──────── Article

High-grade iron ore is crushed for sizing, producing both fine ore as well as lump ore. To beneficiate low-grade ore, it is first pulverized into finer particles called pulverized ore. Both fine and pulverized ores are then subjected to pretreatments before they are charged into the Blast Furnace (BF); that is, the fine ore is processed into sintered ore by sintering, and pulverized ore is processed into pellets by pelletizing. The proportions of iron ores charged into the BF are, at present, 15% lump ore, 10% pellets, and 75% sintered ore. Thus, pretreated iron ores represent a large majority of the ore used. In the SINTERING PROCESS, fine ores 2 -3 mm in diameter are mixed with coke breeze as a fuel. Burnt limestone powder is used as a flux. These materials are charged in an iron box called a pallet before being ignited. Fine ore particles are partially melted and combined by the combustion heat of the coke to form an agglomerate which is then subjected to crushing and screening processes in order to obtain sintered ore 15 -30 mm in diameter.

PELLETIZING is a process that involves mixing very finely ground particles of ore of less than 200 mesh with fluxing materials such as limestone and dolomite and then shaping them into balls 10 -15 mm in diameter by a pelletizer, and hardening the balls by firing with heavy oil and/or coal as a fuel. Cold-bond pellets are also produced by pelletizing, and do not require firing. At present, small-scale equipment for producing cold-bond pellets is in operation mainly to treat the dust collected in steel works. This technology offers great promise for the future in terms of energy-saving and reducing environmental pollution. Compared with sintered ore, pellets have a higher iron- and a lower gang-content, and pelletizing is suitable for treating the very fine ore that will predominate in the future. However, pellets have the disadvantages that more fossil fuel is consumed during pelletizing.

In the smelting process for iron and steel, coke serves as the source of carbon, which works as a reducing agent when reducing iron ore in the BF. At the same time, coke acts as the heat source for heating and melting the charged materials. Coke is made by baking coal in a coke oven. Coal is classified into the four grades shown in the figure, anthracite being the highest grade. Typical types are bituminous coal and brown coal. Bituminous coal exists in the largest quantities, having estimated reserves worldwide of approximately 7 trillion (trillion=1012)tons, with confirmed reserves of approximately 2 trillion tons. The coke used in the BF must have a high carbon content and low ash and sulfur contents, and must have an appropriate porosity as well as good strength to ensure that it gives good reactivity and does not pulverize to choke the gas flow in the BF even at high temperatures.

────────────────

## [Instructions]
[A] Render this sentence from the ironmaking passage in Spanish: "Cold-bond pellets are also produced by pelletizing, and do not require firing."
[B] Name each property that the ironmaking passage says the coke used in the Blast Furnace must have.
The records below the text were drawn from a separate source.

──────── Records supplied

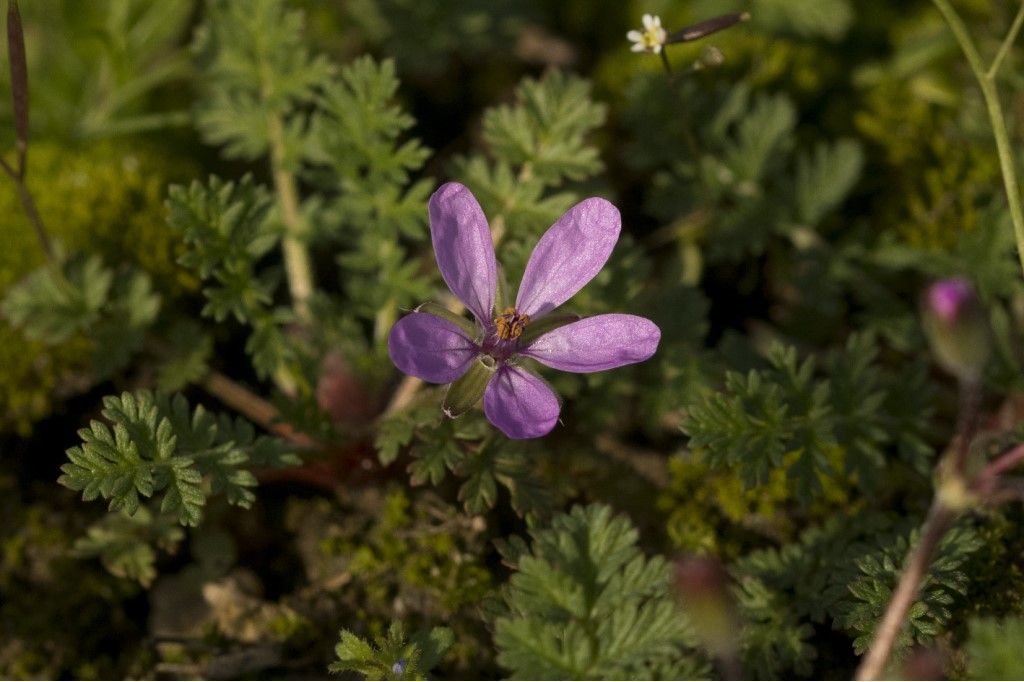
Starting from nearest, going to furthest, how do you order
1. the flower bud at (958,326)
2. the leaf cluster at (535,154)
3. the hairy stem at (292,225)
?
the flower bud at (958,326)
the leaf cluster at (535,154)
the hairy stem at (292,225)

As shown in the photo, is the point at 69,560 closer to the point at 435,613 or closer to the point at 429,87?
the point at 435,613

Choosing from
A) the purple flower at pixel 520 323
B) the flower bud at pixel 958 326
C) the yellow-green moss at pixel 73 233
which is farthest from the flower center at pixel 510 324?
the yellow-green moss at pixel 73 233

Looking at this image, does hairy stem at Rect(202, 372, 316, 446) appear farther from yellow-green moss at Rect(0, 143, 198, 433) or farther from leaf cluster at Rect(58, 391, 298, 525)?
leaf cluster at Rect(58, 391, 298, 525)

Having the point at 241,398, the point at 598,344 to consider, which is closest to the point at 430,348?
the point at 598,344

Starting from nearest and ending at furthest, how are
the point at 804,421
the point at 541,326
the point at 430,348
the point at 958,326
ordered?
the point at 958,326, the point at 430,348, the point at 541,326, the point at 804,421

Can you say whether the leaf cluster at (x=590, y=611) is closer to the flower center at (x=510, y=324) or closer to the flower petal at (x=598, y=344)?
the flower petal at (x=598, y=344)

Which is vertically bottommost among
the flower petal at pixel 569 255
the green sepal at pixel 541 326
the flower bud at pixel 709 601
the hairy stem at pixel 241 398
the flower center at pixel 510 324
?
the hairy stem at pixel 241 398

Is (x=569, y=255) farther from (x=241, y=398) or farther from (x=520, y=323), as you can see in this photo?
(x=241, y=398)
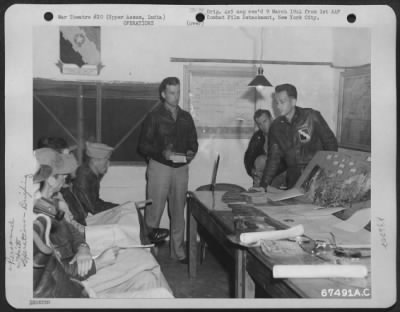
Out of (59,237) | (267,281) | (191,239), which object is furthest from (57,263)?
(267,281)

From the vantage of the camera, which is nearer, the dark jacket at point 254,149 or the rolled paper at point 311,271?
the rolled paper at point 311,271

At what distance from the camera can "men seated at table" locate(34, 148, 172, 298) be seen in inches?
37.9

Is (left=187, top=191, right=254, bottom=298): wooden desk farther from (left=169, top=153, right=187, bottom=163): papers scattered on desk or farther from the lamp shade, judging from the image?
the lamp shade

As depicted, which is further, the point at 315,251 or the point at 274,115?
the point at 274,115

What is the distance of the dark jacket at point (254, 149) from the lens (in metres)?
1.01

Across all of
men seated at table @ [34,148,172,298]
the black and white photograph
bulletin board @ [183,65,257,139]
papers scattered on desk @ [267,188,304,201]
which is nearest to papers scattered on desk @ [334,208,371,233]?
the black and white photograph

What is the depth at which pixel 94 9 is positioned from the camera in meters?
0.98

────────────────

## [Answers below]
[A] Los pellets de aglomeración en frío también se producen mediante peletización y no requieren cocción.

[B]
- High carbon content
- Low ash content
- Low sulfur content
- Appropriate porosity
- Good strength